━━ Data to process

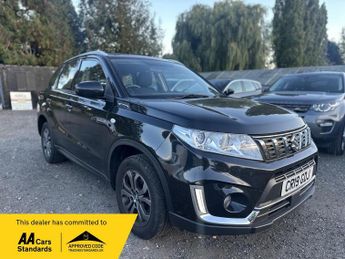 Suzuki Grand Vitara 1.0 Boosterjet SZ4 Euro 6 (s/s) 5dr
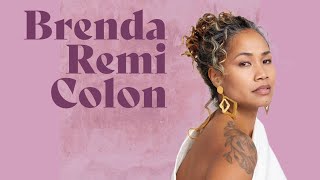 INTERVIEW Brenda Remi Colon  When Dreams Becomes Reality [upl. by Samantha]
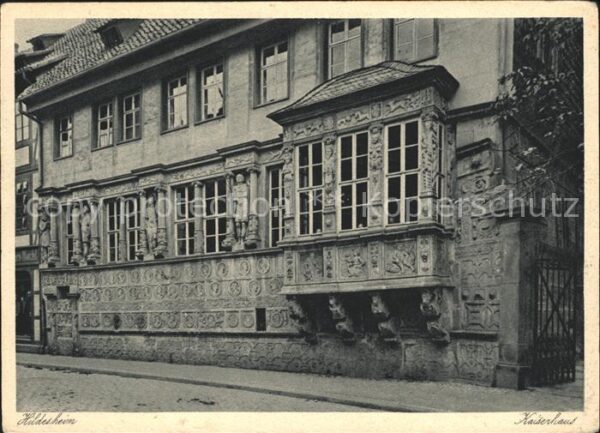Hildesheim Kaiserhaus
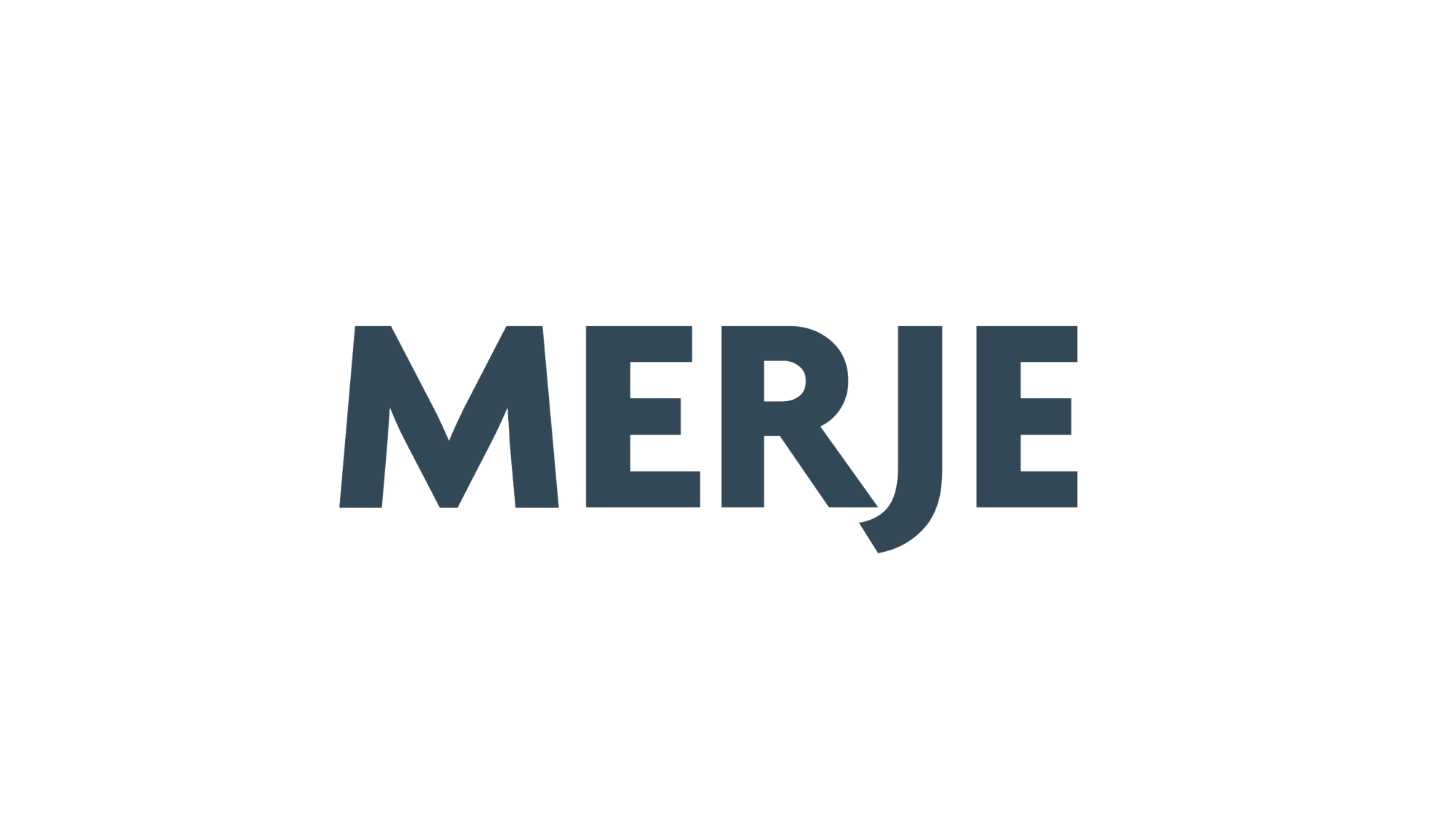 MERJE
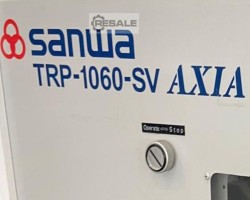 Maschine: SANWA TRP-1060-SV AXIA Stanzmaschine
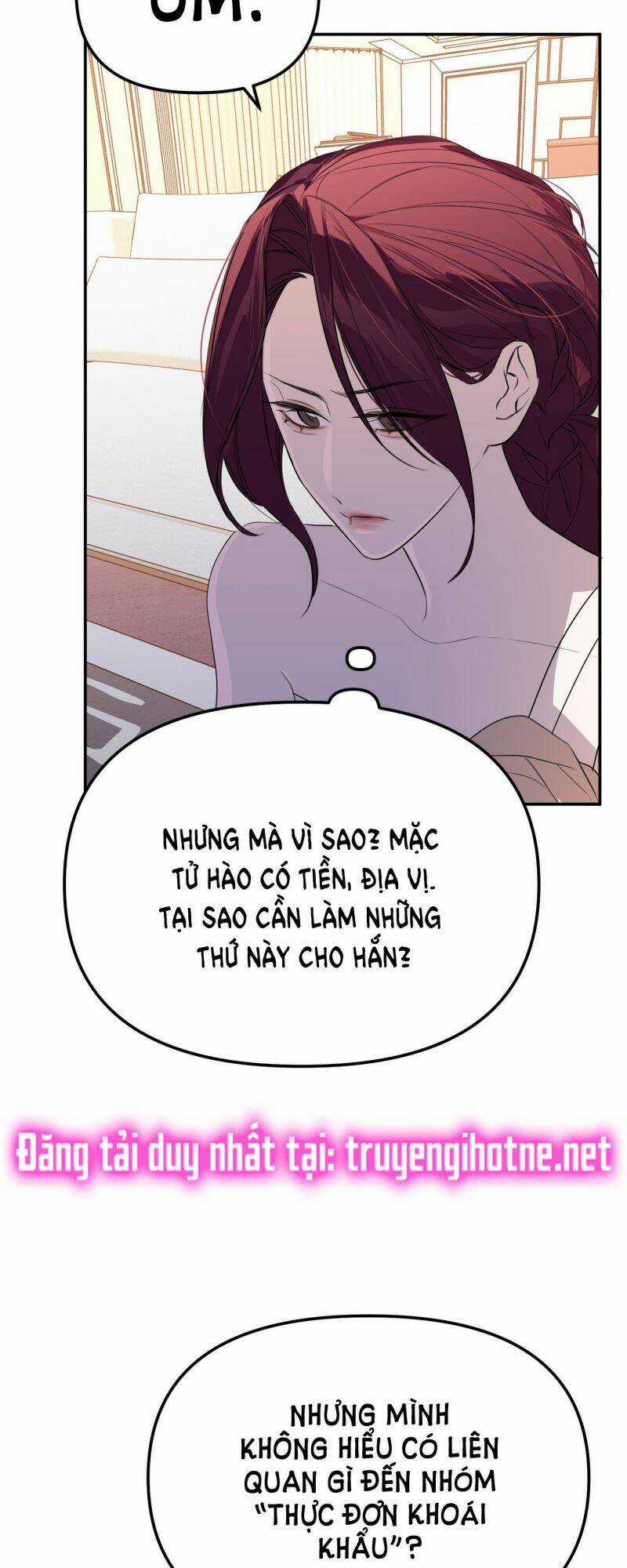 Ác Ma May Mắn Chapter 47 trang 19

━━━━

— To-do item —
Reproduce the text of every item above word for word, leaving the pictures out of your answer.

— Task result —
 Suzuki Grand Vitara 1.0 Boosterjet SZ4 Euro 6 (s/s) 5dr
 INTERVIEW Brenda Remi Colon  When Dreams Becomes Reality [upl. by Samantha]
Hildesheim Kaiserhaus
 MERJE
 Maschine: SANWA TRP-1060-SV AXIA Stanzmaschine
 Ác Ma May Mắn Chapter 47 trang 19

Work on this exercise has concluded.